■ Text shown:

********

I fail to see how the mixure of MAP_FIXED and regular mapping of the
same file work then, but as I've said I really do not understand this
code.

> I'm afraid I don't remember all the details, this is code from around
> 15 years ago, and I'd be very nervous about changing it now without
> fully understanding the issues.

Ohh, absolutely! I didn't dare to touch this code and that's why I took
the easy way and simply opt-out from the harding for all those archs
that are basically sharing this pattern. But after a closer look it
seems that we can really introduce MAP_FIXED_SAFE that would keep the
arch mmap code intact yet we would get the hardening for all archs.
It would allow also allow a safer MAP_FIXED semantic for userspace.
diff mbox

Patch

diff --git a/arch/arm/Kconfig b/arch/arm/Kconfig
index 61a0cb15067e..018d041a30e6 100644
--- a/arch/arm/Kconfig
+++ b/arch/arm/Kconfig
@@ -99,6 +99,7 @@  config ARM
 	select PERF_USE_VMALLOC
 	select RTC_LIB
 	select SYS_SUPPORTS_APM_EMULATION
+	select ARCH_ALIGNED_MMAPS
 	# Above selects are sorted alphabetically; please add new ones
 	# according to that.  Thanks.
 	help
diff --git a/arch/powerpc/platforms/Kconfig.cputype b/arch/powerpc/platforms/Kconfig.cputype
index 2f629e0551e9..156f69c09c7f 100644
--- a/arch/powerpc/platforms/Kconfig.cputype
+++ b/arch/powerpc/platforms/Kconfig.cputype
@@ -368,6 +368,7 @@  config PPC_MM_SLICES
 	bool
 	default y if PPC_STD_MMU_64
 	default n
+	select ARCH_ALIGNED_MMAPS
 
 config PPC_HAVE_PMU_SUPPORT
        bool
diff --git a/fs/binfmt_elf.c b/fs/binfmt_elf.c
index a22718de42db..d23eb89f31c0 100644
--- a/fs/binfmt_elf.c
+++ b/fs/binfmt_elf.c
@@ -345,13 +345,19 @@  static unsigned long elf_vm_mmap(struct file *filep, unsigned long addr,
 		unsigned long size, int prot, int type, unsigned long off)
 {
 	unsigned long map_addr;
+	unsigned long map_type = type;
 
 	/*
 	 * If caller requests the mapping at a specific place, make sure we fail
 	 * rather than potentially clobber an existing mapping which can have
-	 * security consequences (e.g. smash over the stack area).
+	 * security consequences (e.g. smash over the stack area). Be careful
+	 * about architectures which do not respect the address hint due to
+	 * aligning restrictions for !fixed mappings.
 	 */
-	map_addr = vm_mmap(filep, addr, size, prot, type & ~MAP_FIXED, off);
+	if (!IS_ENABLED(ARCH_ALIGNED_MMAPS))
+		map_type &= ~MAP_FIXED;
+
+	map_addr = vm_mmap(filep, addr, size, prot, map_type, off);
 	if (BAD_ADDR(map_addr))
 		return map_addr;

********

■ Dataset content:
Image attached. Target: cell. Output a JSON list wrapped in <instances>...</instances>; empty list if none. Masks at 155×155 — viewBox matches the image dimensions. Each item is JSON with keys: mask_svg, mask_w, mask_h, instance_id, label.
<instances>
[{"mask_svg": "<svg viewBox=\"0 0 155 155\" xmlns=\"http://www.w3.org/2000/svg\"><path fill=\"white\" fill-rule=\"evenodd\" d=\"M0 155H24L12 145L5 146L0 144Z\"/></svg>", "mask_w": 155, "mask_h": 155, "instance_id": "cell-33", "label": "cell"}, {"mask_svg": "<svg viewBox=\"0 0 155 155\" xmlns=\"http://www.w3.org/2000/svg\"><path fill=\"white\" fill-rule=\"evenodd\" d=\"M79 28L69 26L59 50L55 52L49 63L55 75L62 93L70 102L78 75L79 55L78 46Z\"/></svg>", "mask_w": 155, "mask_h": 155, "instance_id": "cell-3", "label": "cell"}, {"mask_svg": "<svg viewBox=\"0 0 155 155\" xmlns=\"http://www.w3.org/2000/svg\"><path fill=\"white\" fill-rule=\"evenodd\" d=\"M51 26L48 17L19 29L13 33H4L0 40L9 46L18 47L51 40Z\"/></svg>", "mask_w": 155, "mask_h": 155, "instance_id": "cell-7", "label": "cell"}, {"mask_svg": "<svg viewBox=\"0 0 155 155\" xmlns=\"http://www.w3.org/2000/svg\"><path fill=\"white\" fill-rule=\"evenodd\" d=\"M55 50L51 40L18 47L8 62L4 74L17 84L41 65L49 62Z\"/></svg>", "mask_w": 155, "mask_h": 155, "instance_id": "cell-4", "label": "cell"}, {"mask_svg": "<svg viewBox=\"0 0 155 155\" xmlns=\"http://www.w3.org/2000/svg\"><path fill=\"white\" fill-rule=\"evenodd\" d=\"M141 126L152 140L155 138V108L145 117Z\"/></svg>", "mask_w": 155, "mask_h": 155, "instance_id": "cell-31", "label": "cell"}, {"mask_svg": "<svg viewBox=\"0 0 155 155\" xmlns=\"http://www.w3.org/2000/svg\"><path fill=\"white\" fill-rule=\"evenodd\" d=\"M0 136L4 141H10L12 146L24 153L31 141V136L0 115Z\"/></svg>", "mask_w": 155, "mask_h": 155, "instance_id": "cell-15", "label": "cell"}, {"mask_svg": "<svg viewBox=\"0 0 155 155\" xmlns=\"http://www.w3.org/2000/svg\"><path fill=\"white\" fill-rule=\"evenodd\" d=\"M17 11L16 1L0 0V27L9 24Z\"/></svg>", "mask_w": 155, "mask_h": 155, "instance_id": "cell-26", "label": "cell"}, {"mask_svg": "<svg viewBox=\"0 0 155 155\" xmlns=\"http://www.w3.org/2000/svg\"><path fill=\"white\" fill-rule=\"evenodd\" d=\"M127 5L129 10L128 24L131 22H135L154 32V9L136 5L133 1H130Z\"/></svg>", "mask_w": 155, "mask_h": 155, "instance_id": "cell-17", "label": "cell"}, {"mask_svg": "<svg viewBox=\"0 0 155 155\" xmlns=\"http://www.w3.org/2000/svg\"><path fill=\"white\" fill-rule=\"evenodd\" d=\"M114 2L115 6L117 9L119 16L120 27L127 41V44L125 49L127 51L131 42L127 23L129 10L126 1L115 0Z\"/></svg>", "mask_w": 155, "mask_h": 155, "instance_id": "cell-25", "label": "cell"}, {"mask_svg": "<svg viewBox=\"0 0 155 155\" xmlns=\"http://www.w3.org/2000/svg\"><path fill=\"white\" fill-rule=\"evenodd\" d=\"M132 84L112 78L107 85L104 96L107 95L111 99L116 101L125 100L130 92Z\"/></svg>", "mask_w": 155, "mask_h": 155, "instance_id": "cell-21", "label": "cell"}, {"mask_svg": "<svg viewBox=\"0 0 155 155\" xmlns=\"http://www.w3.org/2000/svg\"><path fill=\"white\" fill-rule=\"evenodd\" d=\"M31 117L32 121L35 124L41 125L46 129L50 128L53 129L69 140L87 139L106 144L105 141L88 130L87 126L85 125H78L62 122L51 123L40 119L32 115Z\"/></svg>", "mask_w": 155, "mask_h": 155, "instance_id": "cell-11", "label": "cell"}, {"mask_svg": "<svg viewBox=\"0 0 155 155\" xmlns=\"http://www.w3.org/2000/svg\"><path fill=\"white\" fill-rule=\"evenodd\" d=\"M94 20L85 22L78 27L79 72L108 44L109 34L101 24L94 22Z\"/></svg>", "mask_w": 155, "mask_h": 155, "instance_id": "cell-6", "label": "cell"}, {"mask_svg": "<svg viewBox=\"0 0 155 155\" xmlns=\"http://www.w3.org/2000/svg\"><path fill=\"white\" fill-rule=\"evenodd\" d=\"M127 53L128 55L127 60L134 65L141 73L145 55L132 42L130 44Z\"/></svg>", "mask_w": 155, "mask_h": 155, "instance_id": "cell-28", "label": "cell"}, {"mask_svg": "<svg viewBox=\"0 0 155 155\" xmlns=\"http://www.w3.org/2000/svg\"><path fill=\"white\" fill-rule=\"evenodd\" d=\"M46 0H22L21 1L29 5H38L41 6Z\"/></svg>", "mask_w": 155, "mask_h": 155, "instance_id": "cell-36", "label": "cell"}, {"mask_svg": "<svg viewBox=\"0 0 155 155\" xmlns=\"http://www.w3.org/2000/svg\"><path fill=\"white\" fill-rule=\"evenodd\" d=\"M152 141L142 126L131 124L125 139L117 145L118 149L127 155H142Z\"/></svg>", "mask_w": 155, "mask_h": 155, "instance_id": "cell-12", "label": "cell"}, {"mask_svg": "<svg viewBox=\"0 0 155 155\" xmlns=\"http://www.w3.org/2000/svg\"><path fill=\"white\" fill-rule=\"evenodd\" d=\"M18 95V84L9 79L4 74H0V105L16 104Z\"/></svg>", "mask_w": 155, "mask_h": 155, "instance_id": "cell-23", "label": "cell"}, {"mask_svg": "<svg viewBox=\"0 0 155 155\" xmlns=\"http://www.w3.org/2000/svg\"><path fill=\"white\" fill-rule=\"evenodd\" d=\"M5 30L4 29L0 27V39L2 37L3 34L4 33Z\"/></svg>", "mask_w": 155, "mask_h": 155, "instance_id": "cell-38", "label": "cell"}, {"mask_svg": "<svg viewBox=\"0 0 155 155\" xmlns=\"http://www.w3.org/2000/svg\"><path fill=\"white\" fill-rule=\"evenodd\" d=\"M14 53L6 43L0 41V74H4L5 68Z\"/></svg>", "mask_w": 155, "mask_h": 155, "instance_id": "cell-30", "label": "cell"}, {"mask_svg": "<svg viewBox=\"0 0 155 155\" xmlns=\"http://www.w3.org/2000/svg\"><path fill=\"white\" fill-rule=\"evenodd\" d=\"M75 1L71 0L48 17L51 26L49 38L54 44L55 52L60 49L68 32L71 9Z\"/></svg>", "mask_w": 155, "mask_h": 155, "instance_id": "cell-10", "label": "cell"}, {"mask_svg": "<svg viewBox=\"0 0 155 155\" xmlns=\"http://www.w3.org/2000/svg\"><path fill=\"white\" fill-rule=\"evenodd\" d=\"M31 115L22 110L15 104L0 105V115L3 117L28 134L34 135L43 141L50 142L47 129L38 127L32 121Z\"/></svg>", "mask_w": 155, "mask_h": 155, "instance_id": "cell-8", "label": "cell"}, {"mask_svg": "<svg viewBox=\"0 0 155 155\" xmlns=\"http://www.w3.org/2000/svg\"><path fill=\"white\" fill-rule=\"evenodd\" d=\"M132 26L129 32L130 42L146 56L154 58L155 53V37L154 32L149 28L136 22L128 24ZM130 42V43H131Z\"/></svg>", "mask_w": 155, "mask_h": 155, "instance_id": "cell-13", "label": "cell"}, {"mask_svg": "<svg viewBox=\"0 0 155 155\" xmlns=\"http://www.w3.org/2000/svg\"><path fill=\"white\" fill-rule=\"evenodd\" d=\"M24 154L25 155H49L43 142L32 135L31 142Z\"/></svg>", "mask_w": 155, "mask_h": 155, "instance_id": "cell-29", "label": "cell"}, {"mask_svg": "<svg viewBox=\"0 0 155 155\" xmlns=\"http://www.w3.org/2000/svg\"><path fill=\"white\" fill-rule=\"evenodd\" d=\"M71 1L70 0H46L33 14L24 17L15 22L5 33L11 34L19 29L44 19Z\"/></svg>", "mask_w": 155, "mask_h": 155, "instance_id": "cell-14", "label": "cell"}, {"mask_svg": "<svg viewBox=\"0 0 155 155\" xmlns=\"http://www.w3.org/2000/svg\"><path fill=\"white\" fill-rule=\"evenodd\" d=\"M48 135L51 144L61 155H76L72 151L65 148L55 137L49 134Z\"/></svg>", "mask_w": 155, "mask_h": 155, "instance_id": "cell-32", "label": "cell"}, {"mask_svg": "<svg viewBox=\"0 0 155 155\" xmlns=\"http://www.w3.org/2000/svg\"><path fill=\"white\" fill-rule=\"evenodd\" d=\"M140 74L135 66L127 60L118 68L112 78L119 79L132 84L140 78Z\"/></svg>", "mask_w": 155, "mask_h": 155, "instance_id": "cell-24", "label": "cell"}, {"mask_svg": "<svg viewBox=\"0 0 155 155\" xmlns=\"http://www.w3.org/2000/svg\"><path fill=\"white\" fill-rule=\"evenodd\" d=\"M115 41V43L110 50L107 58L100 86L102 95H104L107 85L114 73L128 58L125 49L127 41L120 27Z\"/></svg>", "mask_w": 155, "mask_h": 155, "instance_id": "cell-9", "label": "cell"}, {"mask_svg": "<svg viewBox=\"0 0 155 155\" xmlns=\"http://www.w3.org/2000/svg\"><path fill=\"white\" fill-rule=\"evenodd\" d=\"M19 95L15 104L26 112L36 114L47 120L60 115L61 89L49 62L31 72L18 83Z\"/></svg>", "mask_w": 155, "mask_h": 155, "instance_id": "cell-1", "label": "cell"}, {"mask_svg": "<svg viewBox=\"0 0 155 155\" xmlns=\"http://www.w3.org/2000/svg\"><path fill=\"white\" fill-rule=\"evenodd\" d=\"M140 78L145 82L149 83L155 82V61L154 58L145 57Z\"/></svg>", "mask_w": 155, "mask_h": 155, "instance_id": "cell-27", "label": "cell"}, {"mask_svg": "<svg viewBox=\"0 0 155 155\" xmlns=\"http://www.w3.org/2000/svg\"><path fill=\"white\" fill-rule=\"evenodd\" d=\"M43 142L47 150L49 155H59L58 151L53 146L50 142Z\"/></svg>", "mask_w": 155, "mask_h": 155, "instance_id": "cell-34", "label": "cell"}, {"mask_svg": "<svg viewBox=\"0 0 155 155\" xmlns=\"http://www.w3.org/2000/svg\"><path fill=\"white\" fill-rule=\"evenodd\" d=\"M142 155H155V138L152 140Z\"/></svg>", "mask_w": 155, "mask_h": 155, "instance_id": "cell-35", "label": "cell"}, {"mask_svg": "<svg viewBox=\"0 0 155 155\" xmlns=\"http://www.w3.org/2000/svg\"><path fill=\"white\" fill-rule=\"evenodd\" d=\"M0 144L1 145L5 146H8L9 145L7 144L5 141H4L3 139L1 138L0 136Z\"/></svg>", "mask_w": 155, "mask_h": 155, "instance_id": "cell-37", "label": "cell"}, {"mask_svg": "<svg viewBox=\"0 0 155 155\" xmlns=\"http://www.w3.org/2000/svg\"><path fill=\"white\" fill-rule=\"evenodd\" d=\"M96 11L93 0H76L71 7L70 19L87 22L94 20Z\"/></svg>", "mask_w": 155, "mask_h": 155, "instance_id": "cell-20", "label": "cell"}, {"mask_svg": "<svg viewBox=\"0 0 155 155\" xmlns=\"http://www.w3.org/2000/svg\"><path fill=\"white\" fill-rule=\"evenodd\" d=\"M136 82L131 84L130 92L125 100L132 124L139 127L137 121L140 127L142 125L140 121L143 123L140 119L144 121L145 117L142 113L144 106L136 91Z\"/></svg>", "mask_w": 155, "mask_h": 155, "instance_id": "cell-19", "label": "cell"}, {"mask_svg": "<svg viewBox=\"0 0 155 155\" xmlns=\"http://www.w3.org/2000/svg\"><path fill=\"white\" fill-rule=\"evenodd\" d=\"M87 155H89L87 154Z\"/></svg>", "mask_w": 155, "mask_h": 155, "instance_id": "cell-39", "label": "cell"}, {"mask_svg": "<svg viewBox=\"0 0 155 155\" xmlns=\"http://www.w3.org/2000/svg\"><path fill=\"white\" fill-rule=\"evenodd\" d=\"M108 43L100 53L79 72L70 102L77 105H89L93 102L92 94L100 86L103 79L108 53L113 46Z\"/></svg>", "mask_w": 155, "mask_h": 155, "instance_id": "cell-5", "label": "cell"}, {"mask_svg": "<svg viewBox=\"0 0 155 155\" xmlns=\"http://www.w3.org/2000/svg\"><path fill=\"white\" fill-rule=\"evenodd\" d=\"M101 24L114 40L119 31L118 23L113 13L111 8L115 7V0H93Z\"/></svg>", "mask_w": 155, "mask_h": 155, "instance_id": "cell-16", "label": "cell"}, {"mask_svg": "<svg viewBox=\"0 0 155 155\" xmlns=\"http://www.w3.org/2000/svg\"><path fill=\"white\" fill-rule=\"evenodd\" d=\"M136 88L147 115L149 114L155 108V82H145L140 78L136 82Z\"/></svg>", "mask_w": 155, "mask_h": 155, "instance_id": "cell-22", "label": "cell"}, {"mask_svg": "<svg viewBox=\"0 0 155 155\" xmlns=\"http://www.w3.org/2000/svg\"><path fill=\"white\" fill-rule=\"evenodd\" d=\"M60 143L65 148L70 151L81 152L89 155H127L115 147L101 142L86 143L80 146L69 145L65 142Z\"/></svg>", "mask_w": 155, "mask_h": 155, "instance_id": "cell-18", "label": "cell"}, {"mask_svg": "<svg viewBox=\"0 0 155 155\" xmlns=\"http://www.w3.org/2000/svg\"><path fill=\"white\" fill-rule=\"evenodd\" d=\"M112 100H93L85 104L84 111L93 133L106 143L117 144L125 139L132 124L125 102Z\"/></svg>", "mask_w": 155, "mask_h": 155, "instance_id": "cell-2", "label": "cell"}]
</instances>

********

■ Short exercise 1: In the patch thread, which option does the patch add to the ARM Kconfig?
■ Short exercise 2: In the patch thread, why does elf_vm_mmap remove MAP_FIXED from a mapping request, and why does the patch keep that flag on some architectures? Answer in one to three sentences.
■ Short exercise 3: Write out the stretch of the patch thread from "Ohh, absolutely! I" through "semantic for userspace.".

■ Reply 1: ARCH_ALIGNED_MMAPS

■ Reply 2: When a caller asks for a mapping at a specific place, the code removes MAP_FIXED so the call fails instead of clobbering an existing mapping. Clobbering can have security consequences, such as smashing over the stack area. The patch keeps MAP_FIXED on architectures with ARCH_ALIGNED_MMAPS because those architectures do not respect the address hint for non-fixed mappings due to alignment restrictions.

■ Reply 3:
Ohh, absolutely! I didn't dare to touch this code and that's why I took
the easy way and simply opt-out from the harding for all those archs
that are basically sharing this pattern. But after a closer look it
seems that we can really introduce MAP_FIXED_SAFE that would keep the
arch mmap code intact yet we would get the hardening for all archs.
It would allow also allow a safer MAP_FIXED semantic for userspace.